Unstable connections. Traffic spikes that can be highly localized or nearly system wide. System maintenance, planned and reactive. Poorly behaved clients. Malicious traffic. Many more similar factors...and yes, each of these you could throw engineers at them and get solutions eventually. You might also end up with a testing engineering team that dwarfs the product engineering team.

Also, Twitter doesn't make money. $5B revenue vs $5.5B opex in 2021. They can't really afford to run the actual system, much less a fully representative one. Even a 1/10th replica, which would be unable to find some classes of problems no matter how many engineers you throw at, would further break the bank.
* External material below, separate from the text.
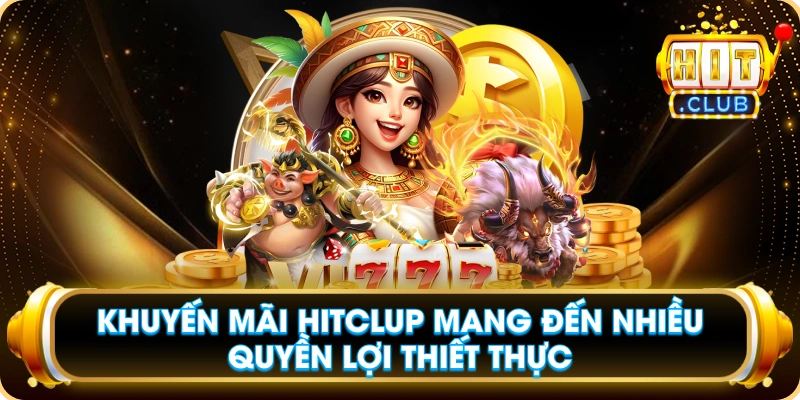 Khuyến Mãi Hitclup Mang Đến Nhiều Quyền Lợi Thiết Thực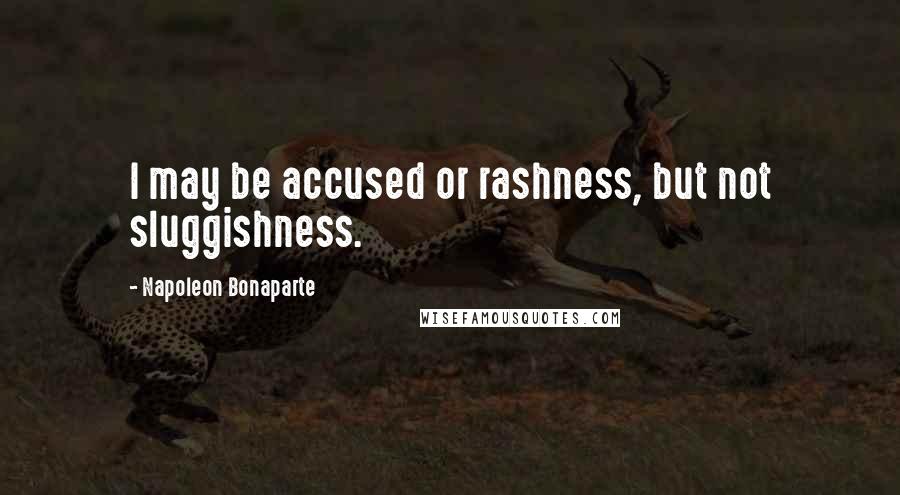 Napoleon Bonaparte Quotes: I may be accused or rashness, but not sluggishness.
As would the engineering staff to support it.

smt88 · on Sept 13, 2022

Twitter can't afford a 1:1 replica for sure, and it would be meaningless without globally distributed production load anyway.

A 1:10 replica is fine, but also astronomically expensive. What's better about it than 1:100? Or 1:10000?

Once you give up on 1:1 (which is reasonable), you're either testing in production or not really testing at all. You'll have many lines of code that will only apply to the 1:1 scale.